*Document passage*:
THE PHILOSOPHER KINGS by Jo Walton
This sequel to The Just City, continuing the story of the time-traveler philosophers who attempt to create Plato’s Republic in an experiment set up by the goddess Athena, met my very high expectations set by the first book. As usual, I can never guess where Walton is going, but I always enjoy the ride. I don’t want to give away any spoilers but I will say that we get to meet another one of Athena’s relatives in this one.
EVERY HEART A DOORWAY by Seanan McGuire
I’d had this fantasy novella (first in the Wayward Children trilogy) about a boarding school for children who had disappeared into magical worlds and had trouble readjusting when they returned to their old lives on my list for a while, but Amy’s positive review pushed it to the top, just in time for the release of the final book in the series. Can’t wait to read the next one!
HOW I LIVE NOW by Meg Rosoff
This was YA author Rosoff’s debut novel and wow, she started off with a bang. (No pun intended.) Rosoff’s narrator, Daisy, is an anorexic American teen who is sent off to England to stay with cousins just before the start of a massive world war that results in England’s occupation. The details of the war are deliberately left vague, leaving the reader to focus on Daisy’s powerful tale of determination and survival. Sometimes very grim, but so good.
VIRGINIA WOOLF: A BIOGRAPHY by Quentin Bell
Bell’s biography of his aunt Virginia is the original account of her life, but I didn’t expect to be so charmed by his wry narration. He treats his topic with the casual informality appropriate to a nephew and I only wish he’d written a dozen other Bloomsbury biographies for me to read. This is a great place to start if you’d like a biographical introduction to Woolf and her world.
VANESSA AND HER SISTER by Priya Parmar
This fictionalization of Virginia’s relationship with her sister Vanessa, told in Vanessa’s voice (with occasional letters to and from assorted Bloomsburians) and covering the time period from the beginnings of Bloomsbury up until Virginia’s marriage to Leonard, is another great view into Woolf’s world. I wasn’t sure what to expect, but Parmar does a wonderful job with the characters’ voices and I thoroughly enjoyed it.
THE SORCERER TO THE CROWN by Zen Cho
Okay, Suzanne, you were right and I should have listened to you sooner, and I’m sorry, but also this is how you are going to feel when you finally get around to watching Firefly, I’m just saying.
Zacharias Wythe, freed slave, is not the Sorcerer Royal England expected. (The Society has time-honored standards, you understand, and this whole situation is very … unusual.)
Orphaned witch Prunella is not the proper young lady that Mrs. Daubeney's School for Gentlewitches expected her to become. (Her unladylike knack for magic certainly comes in handy, though.)
Together, they may be England’s only hope to rescue the country’s worryingly dwindling magic supply.
This book has all my favorite things about magic stories (complicated rules! fairies! schools for wizards) and all my favorite things about Jane Austen (complicated rules! biting social satire! non-stop charming-ness!), and reading it was pure escapist delight. Why isn't there a sequel yet? Don’t follow my example and wait more than a year to read this one.

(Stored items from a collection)
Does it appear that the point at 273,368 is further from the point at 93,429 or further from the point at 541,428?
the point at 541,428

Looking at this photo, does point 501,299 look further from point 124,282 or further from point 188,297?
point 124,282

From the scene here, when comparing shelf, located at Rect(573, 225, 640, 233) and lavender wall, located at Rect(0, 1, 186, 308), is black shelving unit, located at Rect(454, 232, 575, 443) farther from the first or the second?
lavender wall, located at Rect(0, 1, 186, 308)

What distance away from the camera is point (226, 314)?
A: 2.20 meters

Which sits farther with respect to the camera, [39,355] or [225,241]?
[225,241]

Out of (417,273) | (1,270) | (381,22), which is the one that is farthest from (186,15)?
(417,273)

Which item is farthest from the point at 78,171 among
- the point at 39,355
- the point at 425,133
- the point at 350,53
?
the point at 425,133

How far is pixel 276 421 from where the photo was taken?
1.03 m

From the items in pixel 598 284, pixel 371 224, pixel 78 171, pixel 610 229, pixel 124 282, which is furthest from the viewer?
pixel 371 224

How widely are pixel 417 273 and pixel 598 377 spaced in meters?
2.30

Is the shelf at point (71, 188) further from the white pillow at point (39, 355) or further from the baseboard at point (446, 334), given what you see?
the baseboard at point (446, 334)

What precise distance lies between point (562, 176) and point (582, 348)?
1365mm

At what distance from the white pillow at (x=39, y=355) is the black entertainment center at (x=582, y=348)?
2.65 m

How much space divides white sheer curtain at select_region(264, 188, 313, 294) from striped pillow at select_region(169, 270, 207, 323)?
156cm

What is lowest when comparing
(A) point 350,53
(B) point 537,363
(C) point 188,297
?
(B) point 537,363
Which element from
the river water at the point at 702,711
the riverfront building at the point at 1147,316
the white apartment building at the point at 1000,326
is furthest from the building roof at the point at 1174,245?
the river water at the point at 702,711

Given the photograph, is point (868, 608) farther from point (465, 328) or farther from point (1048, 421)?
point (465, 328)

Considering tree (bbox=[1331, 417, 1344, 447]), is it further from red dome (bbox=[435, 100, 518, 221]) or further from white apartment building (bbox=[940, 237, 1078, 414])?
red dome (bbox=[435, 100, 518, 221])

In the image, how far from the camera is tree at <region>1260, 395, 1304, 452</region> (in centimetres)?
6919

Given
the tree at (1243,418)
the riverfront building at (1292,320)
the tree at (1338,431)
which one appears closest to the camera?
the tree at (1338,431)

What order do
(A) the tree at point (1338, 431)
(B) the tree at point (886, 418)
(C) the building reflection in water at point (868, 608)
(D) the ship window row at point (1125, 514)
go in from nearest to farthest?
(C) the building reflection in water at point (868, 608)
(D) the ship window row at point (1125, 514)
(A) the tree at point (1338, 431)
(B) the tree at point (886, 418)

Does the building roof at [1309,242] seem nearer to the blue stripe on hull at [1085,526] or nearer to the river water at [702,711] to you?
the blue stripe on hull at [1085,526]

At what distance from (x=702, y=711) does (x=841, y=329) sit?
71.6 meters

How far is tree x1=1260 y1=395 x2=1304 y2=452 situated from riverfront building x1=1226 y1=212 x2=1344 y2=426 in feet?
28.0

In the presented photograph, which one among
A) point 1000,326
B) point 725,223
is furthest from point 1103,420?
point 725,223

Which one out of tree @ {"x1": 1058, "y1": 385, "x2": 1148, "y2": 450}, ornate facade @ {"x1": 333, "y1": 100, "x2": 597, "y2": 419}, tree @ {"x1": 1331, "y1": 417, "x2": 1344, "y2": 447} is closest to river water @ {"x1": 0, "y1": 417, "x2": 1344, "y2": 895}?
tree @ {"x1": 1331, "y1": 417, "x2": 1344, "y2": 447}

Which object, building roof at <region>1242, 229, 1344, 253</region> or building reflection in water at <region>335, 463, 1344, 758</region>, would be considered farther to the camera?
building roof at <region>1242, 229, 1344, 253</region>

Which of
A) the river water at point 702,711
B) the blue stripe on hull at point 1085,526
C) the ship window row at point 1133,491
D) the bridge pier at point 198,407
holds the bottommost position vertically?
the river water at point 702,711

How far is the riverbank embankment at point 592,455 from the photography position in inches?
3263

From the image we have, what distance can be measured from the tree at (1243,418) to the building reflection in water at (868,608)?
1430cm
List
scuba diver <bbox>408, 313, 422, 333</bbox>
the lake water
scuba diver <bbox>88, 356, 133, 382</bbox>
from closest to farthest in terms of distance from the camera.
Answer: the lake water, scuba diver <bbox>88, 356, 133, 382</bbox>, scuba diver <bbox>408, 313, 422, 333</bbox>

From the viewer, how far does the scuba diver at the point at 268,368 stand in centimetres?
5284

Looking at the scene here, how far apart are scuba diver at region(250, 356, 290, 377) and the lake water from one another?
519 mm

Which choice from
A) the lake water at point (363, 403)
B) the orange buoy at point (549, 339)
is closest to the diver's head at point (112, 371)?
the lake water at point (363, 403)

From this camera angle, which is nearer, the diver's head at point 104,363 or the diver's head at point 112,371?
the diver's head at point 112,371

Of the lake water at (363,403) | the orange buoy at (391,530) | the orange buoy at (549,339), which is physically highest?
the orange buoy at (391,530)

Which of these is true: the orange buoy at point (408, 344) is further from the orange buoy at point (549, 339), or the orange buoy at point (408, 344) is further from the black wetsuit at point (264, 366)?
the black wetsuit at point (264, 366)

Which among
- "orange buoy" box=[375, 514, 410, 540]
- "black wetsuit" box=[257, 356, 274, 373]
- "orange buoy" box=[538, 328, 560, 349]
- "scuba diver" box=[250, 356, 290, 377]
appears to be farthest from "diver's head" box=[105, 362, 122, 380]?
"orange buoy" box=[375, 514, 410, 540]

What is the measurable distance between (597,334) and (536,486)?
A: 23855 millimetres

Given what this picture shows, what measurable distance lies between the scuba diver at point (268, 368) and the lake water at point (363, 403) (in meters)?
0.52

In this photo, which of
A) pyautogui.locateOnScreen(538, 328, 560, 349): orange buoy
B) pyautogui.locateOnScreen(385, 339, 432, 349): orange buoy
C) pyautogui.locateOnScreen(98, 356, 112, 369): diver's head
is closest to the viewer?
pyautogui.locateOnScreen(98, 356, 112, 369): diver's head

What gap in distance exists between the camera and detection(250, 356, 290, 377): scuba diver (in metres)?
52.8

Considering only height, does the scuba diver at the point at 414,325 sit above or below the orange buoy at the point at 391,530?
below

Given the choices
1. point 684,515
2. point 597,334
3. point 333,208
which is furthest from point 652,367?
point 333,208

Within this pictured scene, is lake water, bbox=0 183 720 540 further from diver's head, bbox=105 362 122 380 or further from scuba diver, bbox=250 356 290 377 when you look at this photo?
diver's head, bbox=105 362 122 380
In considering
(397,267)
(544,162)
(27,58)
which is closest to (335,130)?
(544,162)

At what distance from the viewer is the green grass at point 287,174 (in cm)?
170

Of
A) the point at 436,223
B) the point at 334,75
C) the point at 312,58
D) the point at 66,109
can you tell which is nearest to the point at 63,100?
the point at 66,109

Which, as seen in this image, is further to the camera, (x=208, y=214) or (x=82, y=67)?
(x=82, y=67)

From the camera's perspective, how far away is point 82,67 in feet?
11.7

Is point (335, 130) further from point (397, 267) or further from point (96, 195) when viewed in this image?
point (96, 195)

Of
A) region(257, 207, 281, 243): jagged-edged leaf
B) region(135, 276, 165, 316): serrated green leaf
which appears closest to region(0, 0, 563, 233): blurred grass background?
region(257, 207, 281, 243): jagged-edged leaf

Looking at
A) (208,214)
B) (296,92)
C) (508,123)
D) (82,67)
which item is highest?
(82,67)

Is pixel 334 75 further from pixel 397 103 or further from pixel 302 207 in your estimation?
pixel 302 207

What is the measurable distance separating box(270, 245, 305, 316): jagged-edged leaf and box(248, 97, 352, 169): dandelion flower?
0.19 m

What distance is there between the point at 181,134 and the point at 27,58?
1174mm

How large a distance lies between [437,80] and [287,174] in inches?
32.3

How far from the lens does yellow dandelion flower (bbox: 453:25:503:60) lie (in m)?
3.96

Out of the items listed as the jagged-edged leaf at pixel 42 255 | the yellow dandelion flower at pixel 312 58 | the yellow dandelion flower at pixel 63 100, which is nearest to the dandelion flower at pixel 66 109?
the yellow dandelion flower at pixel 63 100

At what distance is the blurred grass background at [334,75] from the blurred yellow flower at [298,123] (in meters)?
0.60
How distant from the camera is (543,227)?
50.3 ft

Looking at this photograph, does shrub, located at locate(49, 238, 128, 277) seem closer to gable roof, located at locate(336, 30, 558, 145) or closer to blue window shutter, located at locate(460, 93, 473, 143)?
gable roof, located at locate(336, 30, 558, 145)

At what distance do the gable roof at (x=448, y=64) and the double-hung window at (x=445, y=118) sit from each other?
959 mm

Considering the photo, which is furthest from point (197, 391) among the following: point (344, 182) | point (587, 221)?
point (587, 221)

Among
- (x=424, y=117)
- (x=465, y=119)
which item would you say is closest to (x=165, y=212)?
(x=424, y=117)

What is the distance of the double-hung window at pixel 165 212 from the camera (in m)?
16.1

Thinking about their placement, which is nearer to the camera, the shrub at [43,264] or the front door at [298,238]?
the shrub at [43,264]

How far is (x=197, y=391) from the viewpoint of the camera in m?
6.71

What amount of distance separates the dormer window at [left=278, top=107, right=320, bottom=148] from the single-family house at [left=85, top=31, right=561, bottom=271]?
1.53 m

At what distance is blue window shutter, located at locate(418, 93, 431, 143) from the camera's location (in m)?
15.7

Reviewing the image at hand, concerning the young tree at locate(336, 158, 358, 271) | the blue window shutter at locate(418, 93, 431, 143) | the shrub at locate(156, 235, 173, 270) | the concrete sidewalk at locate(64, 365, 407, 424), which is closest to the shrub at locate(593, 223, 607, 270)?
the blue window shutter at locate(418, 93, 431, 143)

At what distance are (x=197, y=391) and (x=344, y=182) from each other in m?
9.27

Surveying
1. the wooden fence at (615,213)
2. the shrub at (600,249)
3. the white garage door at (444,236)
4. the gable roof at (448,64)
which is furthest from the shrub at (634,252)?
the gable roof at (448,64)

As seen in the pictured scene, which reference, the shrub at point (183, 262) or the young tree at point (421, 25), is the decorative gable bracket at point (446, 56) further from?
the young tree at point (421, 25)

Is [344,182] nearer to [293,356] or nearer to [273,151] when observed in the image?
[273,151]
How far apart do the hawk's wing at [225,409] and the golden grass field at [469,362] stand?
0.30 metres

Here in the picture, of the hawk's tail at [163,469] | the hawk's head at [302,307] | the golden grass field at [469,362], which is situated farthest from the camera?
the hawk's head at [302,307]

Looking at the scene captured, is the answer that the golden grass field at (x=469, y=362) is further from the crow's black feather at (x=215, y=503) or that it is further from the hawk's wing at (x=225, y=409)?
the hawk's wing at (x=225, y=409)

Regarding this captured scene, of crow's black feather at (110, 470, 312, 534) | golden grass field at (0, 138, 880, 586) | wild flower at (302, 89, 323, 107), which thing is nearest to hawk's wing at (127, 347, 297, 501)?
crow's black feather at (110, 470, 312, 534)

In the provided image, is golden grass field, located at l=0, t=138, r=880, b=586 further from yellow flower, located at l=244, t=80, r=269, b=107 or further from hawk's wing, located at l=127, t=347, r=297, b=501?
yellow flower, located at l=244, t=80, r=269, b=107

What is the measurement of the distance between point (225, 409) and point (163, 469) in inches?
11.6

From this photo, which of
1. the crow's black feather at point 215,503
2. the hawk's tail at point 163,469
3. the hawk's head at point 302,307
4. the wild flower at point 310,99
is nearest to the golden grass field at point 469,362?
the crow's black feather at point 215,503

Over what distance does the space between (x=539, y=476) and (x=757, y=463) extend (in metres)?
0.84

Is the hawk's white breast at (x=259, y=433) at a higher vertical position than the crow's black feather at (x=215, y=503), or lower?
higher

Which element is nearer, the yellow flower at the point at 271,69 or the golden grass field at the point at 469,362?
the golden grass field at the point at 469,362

*Problem set*:
**A.** Answer these questions from the book reviews:
(i) What is the name of the narrator of How I Live Now?
(ii) How was Quentin Bell related to Virginia Woolf?
(iii) In whose voice is Vanessa and Her Sister told?
**B.** Write a continuation of the book reviews, starting after their final sentence.
The records are separate material with no connection to the book reviews.

*Results of the tasks*:
**A.**
(i) Daisy
(ii) He was her nephew.
(iii) Vanessa's

**B.**
UN LUN DUN by China Miéville
We just finished this as our family readaloud mainly because we all liked it so much that we just raced through it. (I am still hoarse, and no math has been done, but we are all very happy and well-read.) Un Lun Dun follows the classic Wonderland plot line: A girl with a special destiny finds herself in a weird version of the world she knows (Un Lun Dun = UnLondon) and is charged with saving the city from the evil Smog, as the prophecies have declared she will do. Only, the prophecies haven’t taken into account the fact that her best friend tags along for the adventure, or that things might not go exactly as they’re written.
Un Lun Dun is very much in the spirit of Neil Gaiman’s Neverwhere (with more whimsy and less blood), and just as in Neverwhere (which is apparently available in a version that's ILLUSTRATED BY CHRIS RIDDELL, which has totally sidetracked me because now I have to go buy this immediately — OK, continuing), the best parts are when the protagonist is making her way through the weird neighborhoods of UnLondon and connecting with the abcity's weird inhabitants. The story itself follows a very predictable hero plot line, with a few cheeky twists to keep you on your readerly toes, and some of the characters seem not quite fully developed, but it's fun and silly and enjoyably epic.
CLOUD AND WALLFISH by Anne Nesbet
My 4th-grader and I read this together, and I swear I learned more about life behind the Iron Curtain from this book than from all my years of education. (In all fairness, history courses have a tendency to peter out after World War II — have you noticed that?) Anyway, I think this would be a great living book for a late 20th century history study.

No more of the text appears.